• **Exercise 1**:
In the essay on turning 60, reproduce the passage from "- Less relevant." up to and including "illness looked like.".
• **Exercise 2**:
Does the essay on turning 60 support each statement below? Answer yes or no for each, and quote the words from the essay that settle it.
(a) The writer's mother died in 2017 at the age of 69.
(b) The writer's wellness journey was mainly about losing weight.
(c) The doctor's warning about menopause came after the writer had the youngest daughter.
• **Exercise 3**:
In the essay on turning 60, what is the title of the piece the writer wrote about the wellness journey?

═══ Excerpt ═══

Aging with Confidence and Purpose! This is 60!

What Does 60 Look Like? I’m writing this for me, for my friends, for the woman who hasn’t yet found her voice, for my daughters, and for every woman who quietly dreads another birthday because somewhere along the way she was taught that getting older meant becoming less.
- Less beautiful.
- Less relevant.
- Less visible.
I don’t believe that anymore!
When I was a little girl, I had no idea what 60 looked like.
I assumed that by 60, I would be old. Really old. I pictured sensible shoes, shorter hair, long skirts, and someone who had already lived the exciting part of her life. My definition of 60 came from the women I knew growing up, especially my grandmother and my mother.
My mother, though, wasn’t a fair example. She had been sick for so many years that her illness aged her long before her birthday ever did. Looking back, I realize I never actually knew what a healthy 60-year-old woman looked like. I only knew what illness looked like.

Then I entered my 50s, and menopause humbled me.

My doctor had warned me years earlier, after I had my youngest daughter, that because my hormone levels had been unusually high during pregnancy, menopause might be especially challenging. He wasn’t wrong. There were days I didn’t recognize myself. My body was changing. My emotions were changing. For the first time in my life, I wondered if I would ever feel like “me” again.
Eventually, I did.
Not the old me.
A stronger me.
After my mother died in 2017 at the age of 69, I made a decision that changed my life. I wasn’t going to spend the next chapter simply growing older. I was going to become healthier. That was the beginning of my wellness journey. It wasn’t about losing weight or looking younger. It was about deciding how I wanted to live the rest of my life. I started eating differently, moving my body more, making sleep a priority, protecting my peace, and finally putting myself first. Looking back now, I realize this is the foundation of what 60 looks like for me, not chasing youth, but choosing health, strength, and purpose. I wrote about that journey in Putting Me First: How My Wellness Journey Began and Where It’s Headed, and I now understand it wasn’t just about improving my health. It was about reclaiming my life.
Something unexpected happened during that journey.

═══ Data section ═══

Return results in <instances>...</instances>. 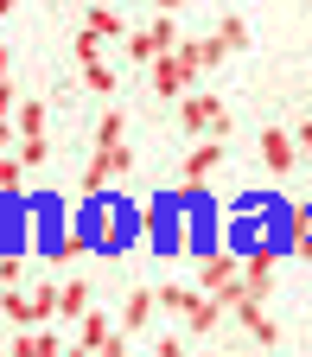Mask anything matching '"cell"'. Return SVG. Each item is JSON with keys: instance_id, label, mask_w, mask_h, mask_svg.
I'll return each instance as SVG.
<instances>
[{"instance_id": "obj_1", "label": "cell", "mask_w": 312, "mask_h": 357, "mask_svg": "<svg viewBox=\"0 0 312 357\" xmlns=\"http://www.w3.org/2000/svg\"><path fill=\"white\" fill-rule=\"evenodd\" d=\"M141 236L159 249V255H204V249H217L223 243V211H217V198L204 192V185H178V192H153L147 204H141Z\"/></svg>"}, {"instance_id": "obj_2", "label": "cell", "mask_w": 312, "mask_h": 357, "mask_svg": "<svg viewBox=\"0 0 312 357\" xmlns=\"http://www.w3.org/2000/svg\"><path fill=\"white\" fill-rule=\"evenodd\" d=\"M70 236L83 255H127L134 236H141V204L121 198V192H83L77 217H70Z\"/></svg>"}, {"instance_id": "obj_3", "label": "cell", "mask_w": 312, "mask_h": 357, "mask_svg": "<svg viewBox=\"0 0 312 357\" xmlns=\"http://www.w3.org/2000/svg\"><path fill=\"white\" fill-rule=\"evenodd\" d=\"M64 236H70V217L52 192H32L26 198V255H45V261H64Z\"/></svg>"}, {"instance_id": "obj_4", "label": "cell", "mask_w": 312, "mask_h": 357, "mask_svg": "<svg viewBox=\"0 0 312 357\" xmlns=\"http://www.w3.org/2000/svg\"><path fill=\"white\" fill-rule=\"evenodd\" d=\"M178 121H185V134H230V109H223V96H210V89H185L178 96Z\"/></svg>"}, {"instance_id": "obj_5", "label": "cell", "mask_w": 312, "mask_h": 357, "mask_svg": "<svg viewBox=\"0 0 312 357\" xmlns=\"http://www.w3.org/2000/svg\"><path fill=\"white\" fill-rule=\"evenodd\" d=\"M121 45H127V58H134V64H153L159 52H172V45H178V26H172V13H159L153 26H141V32H127Z\"/></svg>"}, {"instance_id": "obj_6", "label": "cell", "mask_w": 312, "mask_h": 357, "mask_svg": "<svg viewBox=\"0 0 312 357\" xmlns=\"http://www.w3.org/2000/svg\"><path fill=\"white\" fill-rule=\"evenodd\" d=\"M121 172H134V153H127V141H109V147H96V160L83 166V192H102V185H115Z\"/></svg>"}, {"instance_id": "obj_7", "label": "cell", "mask_w": 312, "mask_h": 357, "mask_svg": "<svg viewBox=\"0 0 312 357\" xmlns=\"http://www.w3.org/2000/svg\"><path fill=\"white\" fill-rule=\"evenodd\" d=\"M147 70H153V89H159L166 102H178L185 89H198V70H192L185 58H178V52H159V58H153Z\"/></svg>"}, {"instance_id": "obj_8", "label": "cell", "mask_w": 312, "mask_h": 357, "mask_svg": "<svg viewBox=\"0 0 312 357\" xmlns=\"http://www.w3.org/2000/svg\"><path fill=\"white\" fill-rule=\"evenodd\" d=\"M77 344H83V351H102V357H121V351H127V332H121V326H109L102 312L89 306L83 319H77Z\"/></svg>"}, {"instance_id": "obj_9", "label": "cell", "mask_w": 312, "mask_h": 357, "mask_svg": "<svg viewBox=\"0 0 312 357\" xmlns=\"http://www.w3.org/2000/svg\"><path fill=\"white\" fill-rule=\"evenodd\" d=\"M236 275H242V255H236V249H223V243H217V249H204V255H198V287H204V294L230 287Z\"/></svg>"}, {"instance_id": "obj_10", "label": "cell", "mask_w": 312, "mask_h": 357, "mask_svg": "<svg viewBox=\"0 0 312 357\" xmlns=\"http://www.w3.org/2000/svg\"><path fill=\"white\" fill-rule=\"evenodd\" d=\"M281 243H287V255H306V261H312V204H287Z\"/></svg>"}, {"instance_id": "obj_11", "label": "cell", "mask_w": 312, "mask_h": 357, "mask_svg": "<svg viewBox=\"0 0 312 357\" xmlns=\"http://www.w3.org/2000/svg\"><path fill=\"white\" fill-rule=\"evenodd\" d=\"M261 306H267V300H255V294H242V300H236L230 312H236V319L249 326V338H255V344H281V326H274V319H267V312H261Z\"/></svg>"}, {"instance_id": "obj_12", "label": "cell", "mask_w": 312, "mask_h": 357, "mask_svg": "<svg viewBox=\"0 0 312 357\" xmlns=\"http://www.w3.org/2000/svg\"><path fill=\"white\" fill-rule=\"evenodd\" d=\"M293 160H299V141H293L287 128H267L261 134V166L267 172H293Z\"/></svg>"}, {"instance_id": "obj_13", "label": "cell", "mask_w": 312, "mask_h": 357, "mask_svg": "<svg viewBox=\"0 0 312 357\" xmlns=\"http://www.w3.org/2000/svg\"><path fill=\"white\" fill-rule=\"evenodd\" d=\"M172 52H178V58H185V64H192L198 77H204L210 64H223V58H230V52H223V38H217V32H210V38H178V45H172Z\"/></svg>"}, {"instance_id": "obj_14", "label": "cell", "mask_w": 312, "mask_h": 357, "mask_svg": "<svg viewBox=\"0 0 312 357\" xmlns=\"http://www.w3.org/2000/svg\"><path fill=\"white\" fill-rule=\"evenodd\" d=\"M217 166H223V141H217V134H204V141L185 153V178H192V185H204Z\"/></svg>"}, {"instance_id": "obj_15", "label": "cell", "mask_w": 312, "mask_h": 357, "mask_svg": "<svg viewBox=\"0 0 312 357\" xmlns=\"http://www.w3.org/2000/svg\"><path fill=\"white\" fill-rule=\"evenodd\" d=\"M13 351H20V357H58V332H52V319H38V326H20Z\"/></svg>"}, {"instance_id": "obj_16", "label": "cell", "mask_w": 312, "mask_h": 357, "mask_svg": "<svg viewBox=\"0 0 312 357\" xmlns=\"http://www.w3.org/2000/svg\"><path fill=\"white\" fill-rule=\"evenodd\" d=\"M223 312H230V306H223L217 294H198V300H192V312H185V332H198V338H204V332H217V326H223Z\"/></svg>"}, {"instance_id": "obj_17", "label": "cell", "mask_w": 312, "mask_h": 357, "mask_svg": "<svg viewBox=\"0 0 312 357\" xmlns=\"http://www.w3.org/2000/svg\"><path fill=\"white\" fill-rule=\"evenodd\" d=\"M153 312H159V294H153V287H134V294H127V306H121V332H141Z\"/></svg>"}, {"instance_id": "obj_18", "label": "cell", "mask_w": 312, "mask_h": 357, "mask_svg": "<svg viewBox=\"0 0 312 357\" xmlns=\"http://www.w3.org/2000/svg\"><path fill=\"white\" fill-rule=\"evenodd\" d=\"M83 32H96V38H127L121 13L109 7V0H89V13H83Z\"/></svg>"}, {"instance_id": "obj_19", "label": "cell", "mask_w": 312, "mask_h": 357, "mask_svg": "<svg viewBox=\"0 0 312 357\" xmlns=\"http://www.w3.org/2000/svg\"><path fill=\"white\" fill-rule=\"evenodd\" d=\"M89 312V281H64L58 287V319H83Z\"/></svg>"}, {"instance_id": "obj_20", "label": "cell", "mask_w": 312, "mask_h": 357, "mask_svg": "<svg viewBox=\"0 0 312 357\" xmlns=\"http://www.w3.org/2000/svg\"><path fill=\"white\" fill-rule=\"evenodd\" d=\"M0 312H7L13 326H38L32 319V294H20V287H0Z\"/></svg>"}, {"instance_id": "obj_21", "label": "cell", "mask_w": 312, "mask_h": 357, "mask_svg": "<svg viewBox=\"0 0 312 357\" xmlns=\"http://www.w3.org/2000/svg\"><path fill=\"white\" fill-rule=\"evenodd\" d=\"M217 38H223V52H249V45H255V32H249V20H236V13H230V20H223V26H217Z\"/></svg>"}, {"instance_id": "obj_22", "label": "cell", "mask_w": 312, "mask_h": 357, "mask_svg": "<svg viewBox=\"0 0 312 357\" xmlns=\"http://www.w3.org/2000/svg\"><path fill=\"white\" fill-rule=\"evenodd\" d=\"M77 70H83V83H89V89H96V96H115V70H109L102 58H83Z\"/></svg>"}, {"instance_id": "obj_23", "label": "cell", "mask_w": 312, "mask_h": 357, "mask_svg": "<svg viewBox=\"0 0 312 357\" xmlns=\"http://www.w3.org/2000/svg\"><path fill=\"white\" fill-rule=\"evenodd\" d=\"M13 160H20V166H45V160H52V147H45V134H20Z\"/></svg>"}, {"instance_id": "obj_24", "label": "cell", "mask_w": 312, "mask_h": 357, "mask_svg": "<svg viewBox=\"0 0 312 357\" xmlns=\"http://www.w3.org/2000/svg\"><path fill=\"white\" fill-rule=\"evenodd\" d=\"M198 294H204V287H159V306H166V312H178V319H185Z\"/></svg>"}, {"instance_id": "obj_25", "label": "cell", "mask_w": 312, "mask_h": 357, "mask_svg": "<svg viewBox=\"0 0 312 357\" xmlns=\"http://www.w3.org/2000/svg\"><path fill=\"white\" fill-rule=\"evenodd\" d=\"M32 319H58V287H52V281L32 287Z\"/></svg>"}, {"instance_id": "obj_26", "label": "cell", "mask_w": 312, "mask_h": 357, "mask_svg": "<svg viewBox=\"0 0 312 357\" xmlns=\"http://www.w3.org/2000/svg\"><path fill=\"white\" fill-rule=\"evenodd\" d=\"M121 134H127V115H121V109H102V128H96V147L121 141Z\"/></svg>"}, {"instance_id": "obj_27", "label": "cell", "mask_w": 312, "mask_h": 357, "mask_svg": "<svg viewBox=\"0 0 312 357\" xmlns=\"http://www.w3.org/2000/svg\"><path fill=\"white\" fill-rule=\"evenodd\" d=\"M13 121H20V134H45V102H20Z\"/></svg>"}, {"instance_id": "obj_28", "label": "cell", "mask_w": 312, "mask_h": 357, "mask_svg": "<svg viewBox=\"0 0 312 357\" xmlns=\"http://www.w3.org/2000/svg\"><path fill=\"white\" fill-rule=\"evenodd\" d=\"M20 172H26V166H20L7 147H0V192H20Z\"/></svg>"}, {"instance_id": "obj_29", "label": "cell", "mask_w": 312, "mask_h": 357, "mask_svg": "<svg viewBox=\"0 0 312 357\" xmlns=\"http://www.w3.org/2000/svg\"><path fill=\"white\" fill-rule=\"evenodd\" d=\"M96 52H102V38H96V32H77V45H70V58L83 64V58H96Z\"/></svg>"}, {"instance_id": "obj_30", "label": "cell", "mask_w": 312, "mask_h": 357, "mask_svg": "<svg viewBox=\"0 0 312 357\" xmlns=\"http://www.w3.org/2000/svg\"><path fill=\"white\" fill-rule=\"evenodd\" d=\"M13 102H20L13 96V77H0V121H13Z\"/></svg>"}, {"instance_id": "obj_31", "label": "cell", "mask_w": 312, "mask_h": 357, "mask_svg": "<svg viewBox=\"0 0 312 357\" xmlns=\"http://www.w3.org/2000/svg\"><path fill=\"white\" fill-rule=\"evenodd\" d=\"M293 141H299V147H312V121H299V128H293Z\"/></svg>"}, {"instance_id": "obj_32", "label": "cell", "mask_w": 312, "mask_h": 357, "mask_svg": "<svg viewBox=\"0 0 312 357\" xmlns=\"http://www.w3.org/2000/svg\"><path fill=\"white\" fill-rule=\"evenodd\" d=\"M0 77H13V52H0Z\"/></svg>"}, {"instance_id": "obj_33", "label": "cell", "mask_w": 312, "mask_h": 357, "mask_svg": "<svg viewBox=\"0 0 312 357\" xmlns=\"http://www.w3.org/2000/svg\"><path fill=\"white\" fill-rule=\"evenodd\" d=\"M13 7H20V0H0V13H13Z\"/></svg>"}]
</instances>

═══

• **Correct output 1**:
- Less relevant.
- Less visible.
I don’t believe that anymore!
When I was a little girl, I had no idea what 60 looked like.
I assumed that by 60, I would be old. Really old. I pictured sensible shoes, shorter hair, long skirts, and someone who had already lived the exciting part of her life. My definition of 60 came from the women I knew growing up, especially my grandmother and my mother.
My mother, though, wasn’t a fair example. She had been sick for so many years that her illness aged her long before her birthday ever did. Looking back, I realize I never actually knew what a healthy 60-year-old woman looked like. I only knew what illness looked like.

• **Correct output 2**:
(a) Yes: "After my mother died in 2017 at the age of 69"
(b) No: "It wasn’t about losing weight or looking younger."
(c) Yes: "My doctor had warned me years earlier, after I had my youngest daughter"

• **Correct output 3**:
Putting Me First: How My Wellness Journey Began and Where It’s Headed